Il nostro non è un monaco, né un uomo di lettere, pur mantenendo grande confidenza sia con le pratiche ascetiche, sia con il mondo delle idee del tempo. Forse, l’etichetta meno inadatta è proprio quella di “laico”, nel senso di interessato a ciò che diventerà il titolo stesso di una delle sue opere più famose: la «Vita in Cristo», strutturata intorno a una magistrale riflessione sui sacramenti e attuata con un forte impegno nelle cose mondane. Negli anni della sua maturità, l’Impero va sgretolandosi: due imperatori reclamano il trono, dando vita a una guerra civile caratterizzata da notevoli violenze e feroci repressioni.

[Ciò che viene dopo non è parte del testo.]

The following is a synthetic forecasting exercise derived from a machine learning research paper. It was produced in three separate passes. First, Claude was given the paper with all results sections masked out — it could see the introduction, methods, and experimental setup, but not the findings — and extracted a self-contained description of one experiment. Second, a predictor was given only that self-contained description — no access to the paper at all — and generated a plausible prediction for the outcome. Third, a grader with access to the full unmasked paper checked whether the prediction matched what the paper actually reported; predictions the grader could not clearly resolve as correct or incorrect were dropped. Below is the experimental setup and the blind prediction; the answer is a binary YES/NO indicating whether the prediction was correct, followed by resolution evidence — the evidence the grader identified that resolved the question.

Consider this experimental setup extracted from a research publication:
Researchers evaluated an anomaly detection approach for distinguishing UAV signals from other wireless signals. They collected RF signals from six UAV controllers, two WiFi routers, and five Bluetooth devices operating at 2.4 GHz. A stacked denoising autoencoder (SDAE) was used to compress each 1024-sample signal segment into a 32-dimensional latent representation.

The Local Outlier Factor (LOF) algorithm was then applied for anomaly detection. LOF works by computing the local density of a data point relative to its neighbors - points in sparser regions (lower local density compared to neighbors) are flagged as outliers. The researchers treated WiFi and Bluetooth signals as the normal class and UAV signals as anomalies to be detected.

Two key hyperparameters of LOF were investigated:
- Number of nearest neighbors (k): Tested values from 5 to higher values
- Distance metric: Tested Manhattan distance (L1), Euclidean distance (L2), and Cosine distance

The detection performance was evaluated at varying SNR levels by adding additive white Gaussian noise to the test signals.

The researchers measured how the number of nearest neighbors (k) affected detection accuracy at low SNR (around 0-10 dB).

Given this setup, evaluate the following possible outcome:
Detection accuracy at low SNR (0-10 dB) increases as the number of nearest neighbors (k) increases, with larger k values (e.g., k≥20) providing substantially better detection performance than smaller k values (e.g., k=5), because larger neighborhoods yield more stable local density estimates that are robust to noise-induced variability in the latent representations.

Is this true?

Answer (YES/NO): YES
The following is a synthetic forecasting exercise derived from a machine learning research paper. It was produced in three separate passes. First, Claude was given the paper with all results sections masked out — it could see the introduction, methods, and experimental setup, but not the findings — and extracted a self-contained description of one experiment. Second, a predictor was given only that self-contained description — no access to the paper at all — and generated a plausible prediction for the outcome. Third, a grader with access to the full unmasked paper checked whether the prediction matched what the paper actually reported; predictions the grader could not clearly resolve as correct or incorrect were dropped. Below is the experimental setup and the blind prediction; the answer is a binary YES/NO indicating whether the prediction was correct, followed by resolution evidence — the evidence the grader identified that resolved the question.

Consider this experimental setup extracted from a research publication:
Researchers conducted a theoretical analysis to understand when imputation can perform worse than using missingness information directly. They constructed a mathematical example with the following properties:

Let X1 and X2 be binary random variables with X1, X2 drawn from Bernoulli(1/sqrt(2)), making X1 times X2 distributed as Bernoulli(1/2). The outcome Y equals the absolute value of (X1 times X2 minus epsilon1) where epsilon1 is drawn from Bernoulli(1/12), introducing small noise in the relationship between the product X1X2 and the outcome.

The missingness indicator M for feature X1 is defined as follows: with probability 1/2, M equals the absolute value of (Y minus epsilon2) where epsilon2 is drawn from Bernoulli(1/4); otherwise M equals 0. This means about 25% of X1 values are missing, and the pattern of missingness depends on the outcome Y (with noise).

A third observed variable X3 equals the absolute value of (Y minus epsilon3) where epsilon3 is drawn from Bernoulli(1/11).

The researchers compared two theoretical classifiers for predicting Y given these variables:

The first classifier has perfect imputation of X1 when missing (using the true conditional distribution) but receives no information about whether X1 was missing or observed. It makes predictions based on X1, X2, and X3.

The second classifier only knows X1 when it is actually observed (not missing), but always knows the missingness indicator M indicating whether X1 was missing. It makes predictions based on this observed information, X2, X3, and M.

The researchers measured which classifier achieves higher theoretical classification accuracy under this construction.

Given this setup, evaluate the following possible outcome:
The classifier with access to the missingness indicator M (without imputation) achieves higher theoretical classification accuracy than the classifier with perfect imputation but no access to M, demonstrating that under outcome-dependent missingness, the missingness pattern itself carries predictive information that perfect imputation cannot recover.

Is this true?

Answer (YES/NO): YES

Cabasilas presta i propri servizi alla causa di Giovanni Cantacuzeno, assumendone oneri e onori. In quegli anni, scrive un trattato contro l’usura e le ingiustizie sociali che sembra travalicare il tempo. Il prestigio personale è tale che, durante un’ambasceria, scampa a un massacro proprio grazie all’aiuto di partigiani dell’opposta fazione, che riconoscono in lui dignità e umanità superiori all’inimicizia politica.

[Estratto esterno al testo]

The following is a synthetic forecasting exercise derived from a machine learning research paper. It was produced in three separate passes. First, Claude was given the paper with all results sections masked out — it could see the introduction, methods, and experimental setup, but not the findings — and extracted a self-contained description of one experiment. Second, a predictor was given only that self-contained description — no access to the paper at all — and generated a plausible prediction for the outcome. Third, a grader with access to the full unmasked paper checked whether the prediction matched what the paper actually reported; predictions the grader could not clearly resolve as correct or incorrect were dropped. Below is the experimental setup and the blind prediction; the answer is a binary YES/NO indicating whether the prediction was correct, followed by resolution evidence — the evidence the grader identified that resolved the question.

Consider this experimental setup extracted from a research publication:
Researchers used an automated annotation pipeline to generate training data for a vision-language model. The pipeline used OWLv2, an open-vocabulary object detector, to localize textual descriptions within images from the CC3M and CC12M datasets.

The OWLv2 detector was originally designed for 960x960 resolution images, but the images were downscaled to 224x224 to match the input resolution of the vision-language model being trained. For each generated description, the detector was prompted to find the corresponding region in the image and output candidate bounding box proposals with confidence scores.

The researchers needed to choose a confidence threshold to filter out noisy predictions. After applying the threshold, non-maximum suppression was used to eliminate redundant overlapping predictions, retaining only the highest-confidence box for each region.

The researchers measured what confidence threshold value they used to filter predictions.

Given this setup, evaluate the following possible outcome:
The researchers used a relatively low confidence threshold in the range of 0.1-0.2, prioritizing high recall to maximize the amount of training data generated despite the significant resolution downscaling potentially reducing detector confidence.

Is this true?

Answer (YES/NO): NO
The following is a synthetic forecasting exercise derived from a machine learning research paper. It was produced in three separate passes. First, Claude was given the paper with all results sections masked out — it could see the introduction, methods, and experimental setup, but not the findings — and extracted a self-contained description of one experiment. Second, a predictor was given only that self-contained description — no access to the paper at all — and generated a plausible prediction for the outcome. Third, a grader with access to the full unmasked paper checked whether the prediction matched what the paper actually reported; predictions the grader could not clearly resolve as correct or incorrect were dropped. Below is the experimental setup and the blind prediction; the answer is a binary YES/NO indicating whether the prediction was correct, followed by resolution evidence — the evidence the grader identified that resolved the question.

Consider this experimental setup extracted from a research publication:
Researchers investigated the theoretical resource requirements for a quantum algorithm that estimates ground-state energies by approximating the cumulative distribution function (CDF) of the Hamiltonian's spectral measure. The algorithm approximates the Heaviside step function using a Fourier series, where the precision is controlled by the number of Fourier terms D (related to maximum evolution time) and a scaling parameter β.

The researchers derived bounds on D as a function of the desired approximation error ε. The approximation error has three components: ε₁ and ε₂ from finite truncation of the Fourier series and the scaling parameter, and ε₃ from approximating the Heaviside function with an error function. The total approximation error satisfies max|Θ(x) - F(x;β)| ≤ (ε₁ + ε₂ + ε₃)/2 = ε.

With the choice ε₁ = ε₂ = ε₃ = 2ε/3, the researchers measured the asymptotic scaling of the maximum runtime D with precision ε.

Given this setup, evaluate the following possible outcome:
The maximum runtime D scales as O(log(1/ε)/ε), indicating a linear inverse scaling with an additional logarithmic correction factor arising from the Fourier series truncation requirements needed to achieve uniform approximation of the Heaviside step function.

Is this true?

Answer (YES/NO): YES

Quando il Cantacuzeno raggiunge il trono, è chiamato come consigliere a corte, dove divide il proprio tempo fra lo studio e la politica attiva. Nel 1349 accompagna l’amico Palamas in fuga sul Monte Athos, dove restano un anno, Nel 1351 contribuisce al tentativo di un Concilio di unione fra latini e greci, che purtroppo fallisce, Quando nel 1354 l’imperatore abdica e si rifugia a sua volta sull’Athos, Cabasilas si ritira dalla vita politica attiva: viaggia, è ricercato da molte personalità dell’epoca, cui però preferisce il silenzio dei monasteri per dedicarsi alle sue due opere più famose: la Vita in Cristo e il Commento delta Divina Liturgia. Muore, senza lasciare testimonianza dei suoi ultimi anni, tra il 1391 e il 1397: qualcuno dice dopo essersi fatto monaco, secondo molti altri fedele alla propria vocazione fino all’ultimo.
Tra questi, anche Enzo Bianchi che Io ha recentemente definito «un laico che visse al cuore stesso delle vicende del suo tempo e del suo mondo, lasciandosene coinvolgere radicalmente. Un laico, cioè un semplice cristiano, che tuttavia ci ha lasciato una delle meditazioni più profonde sulla vita spirituale e una delle comprensioni più alte del mistero dell’eucaristia. (….) Uomo fedele al suo tempo, persona colta e aperta anche al sapere profano, (…) seppe cogliere il significato che l’eucaristia occupa nella spiritualità del credente, la sua qualità di viatico necessario nella lotta della vita. Partecipare all’eucaristia, infatti, non è semplice osservanza di un rito, ma molto di più: suo fine è entrare nella vita di Cristo, nella sua logica, nei suoi pensieri e nei suoi sentimenti; significa esercitarsi, secondo le parole di Cabasilas, “ad avere gli stessi desideri di Cristo e a godere con lui delle stesse gioie”, significa guardare se stessi, gli altri e il mondo con il medesimo sguardo di Dio».